Zipping Large Size S3 Folders and Files Using Node.js Lambda And EFS

Published on February 10, 2022

By Hyuntaek Park

Senior full-stack engineer at Twigfarm

AWS S3 is a very convenient cloud storage. You can upload and download files easily in various ways with AWS CLI, SDK, API, etc. But can you download an entire folder and its sub-folders and files recursively? Unfortunately, S3 does not provide such features. We need to develop our own way to recursively zip the folder and make the zip file available for download.

Requirements

Our goal is to zip entire folders, sub-folders, and files under the folders in our S3 bucket while preserving folder structure tree. The files can be large (> 512 MB, which is the size of Lambda temporary storage).
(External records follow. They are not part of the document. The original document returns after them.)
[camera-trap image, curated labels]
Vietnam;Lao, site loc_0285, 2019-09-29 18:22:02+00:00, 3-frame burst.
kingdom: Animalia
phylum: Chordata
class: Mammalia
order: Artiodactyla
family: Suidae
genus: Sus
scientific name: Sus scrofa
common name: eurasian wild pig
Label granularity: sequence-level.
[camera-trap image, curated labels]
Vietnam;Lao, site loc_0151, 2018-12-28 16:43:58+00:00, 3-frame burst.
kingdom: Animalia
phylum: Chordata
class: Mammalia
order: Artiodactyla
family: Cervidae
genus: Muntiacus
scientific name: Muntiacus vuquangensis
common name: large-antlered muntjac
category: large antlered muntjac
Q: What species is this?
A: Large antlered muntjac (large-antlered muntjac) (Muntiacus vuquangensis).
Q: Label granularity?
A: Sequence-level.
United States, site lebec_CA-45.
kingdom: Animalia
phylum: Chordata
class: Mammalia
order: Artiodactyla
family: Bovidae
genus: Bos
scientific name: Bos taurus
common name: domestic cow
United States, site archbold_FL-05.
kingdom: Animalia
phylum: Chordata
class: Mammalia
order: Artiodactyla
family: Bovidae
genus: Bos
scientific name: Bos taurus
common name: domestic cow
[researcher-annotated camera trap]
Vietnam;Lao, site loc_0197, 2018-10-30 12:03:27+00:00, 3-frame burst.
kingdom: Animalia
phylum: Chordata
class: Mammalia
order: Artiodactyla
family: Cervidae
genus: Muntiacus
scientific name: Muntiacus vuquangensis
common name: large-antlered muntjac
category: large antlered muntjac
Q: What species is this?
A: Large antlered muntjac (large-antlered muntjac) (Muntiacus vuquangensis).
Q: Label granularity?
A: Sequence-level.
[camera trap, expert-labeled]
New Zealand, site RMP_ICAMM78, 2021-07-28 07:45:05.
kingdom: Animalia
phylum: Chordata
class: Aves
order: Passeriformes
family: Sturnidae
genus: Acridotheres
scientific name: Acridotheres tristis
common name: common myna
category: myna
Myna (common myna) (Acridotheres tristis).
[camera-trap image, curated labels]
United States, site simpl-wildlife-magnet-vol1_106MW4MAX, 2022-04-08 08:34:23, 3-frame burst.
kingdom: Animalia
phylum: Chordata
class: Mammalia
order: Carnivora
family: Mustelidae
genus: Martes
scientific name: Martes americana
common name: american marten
How files are treated in S3

We have created folders and uploaded files as following in S3 bucket.

image

However, to be concise, they are not folders in S3. There are just four files with the following keys:

  • folder1/sub1/image.png
  • folder1/sub2/test.txt
  • folder2/large.mov
  • folder2/test2.pdf

Solution

Although S3 does not have a concept of folders, the key of each file has folder information as prefixes. Each folder level is delimited by ‘/’ and followed by the file name. (i.e., folder1/sub1/image.png)

Using the key that has folder information prefix, we can create folders in EFS and then download the file from S3.

Then Lambda simply does the zipping and upload the zip file back to S3. Following diagram shows the sequence of our implementation and how files are represented differently in S3 and EFS.

image

One thing to keep in mind is that our Lambda and the EFS must be in the same VPC.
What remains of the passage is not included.